I like this article (I think it gives very useful insight into preparing data and evaluation etc), but I have doubts about the conclusion in this specific context (market prediction using only market 'candlesticks' data). I mean LSTMs are indeed very useful, but at the end we see a graph that follows the actual market trend seemingly nicely.
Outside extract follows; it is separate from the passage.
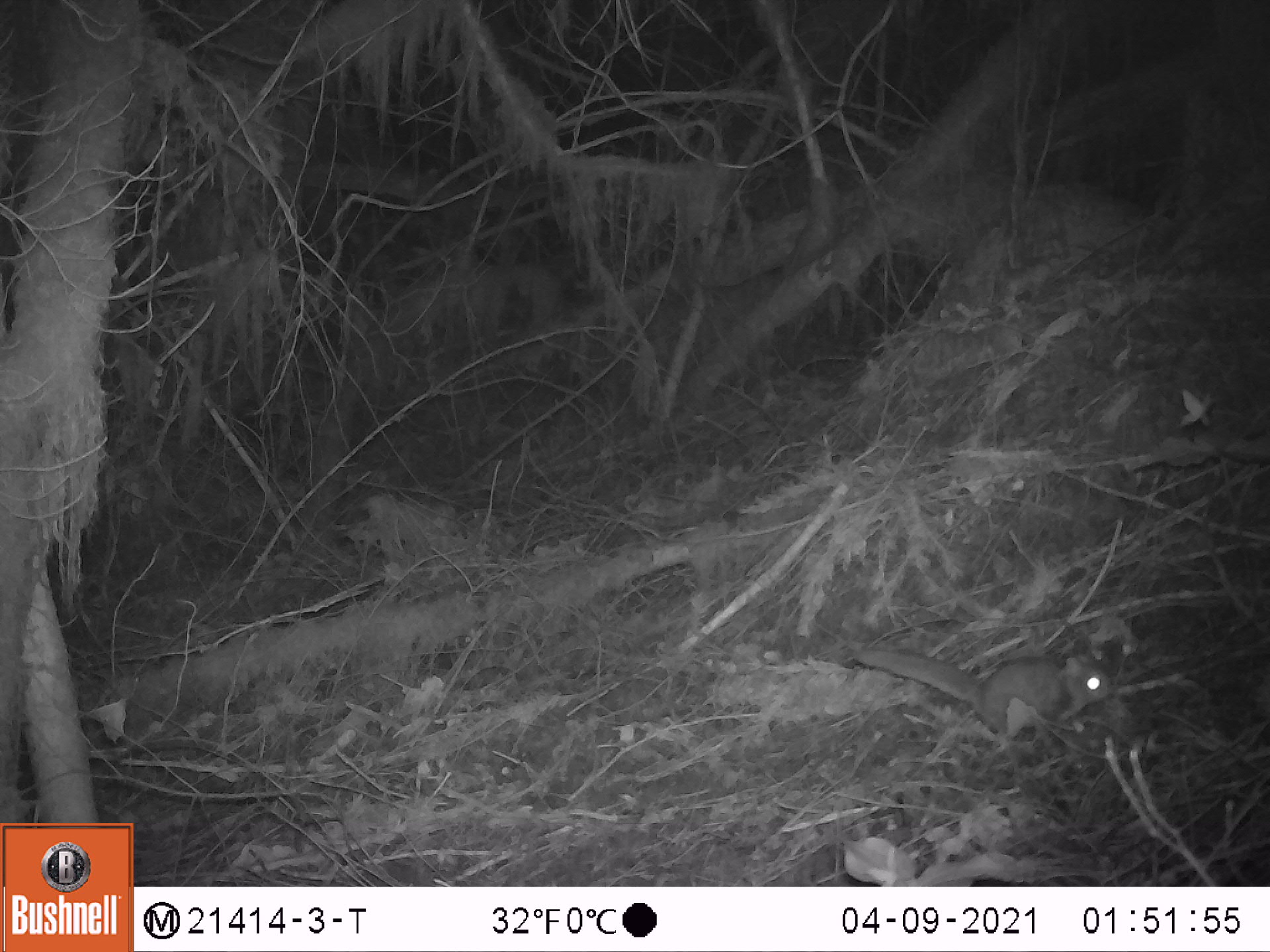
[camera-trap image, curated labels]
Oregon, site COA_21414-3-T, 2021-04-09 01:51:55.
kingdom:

But I don't think the 'predicted' graph is a full prediction all the way from the beginning, but instead a prediction per timestep compared to the actual data at that particular timestep. And that looks way off all the way through. (If I'm wrong here, then feel free to disregard the rest of my post) So my conclusion would be that this model doesn't seem to have much significant predictive value at all. It would've been quite magical with that limited data and that little training, and to be honest it's quite impressive how much the model doesn't screw up after only 20 epochs of training. But it is what it is imho.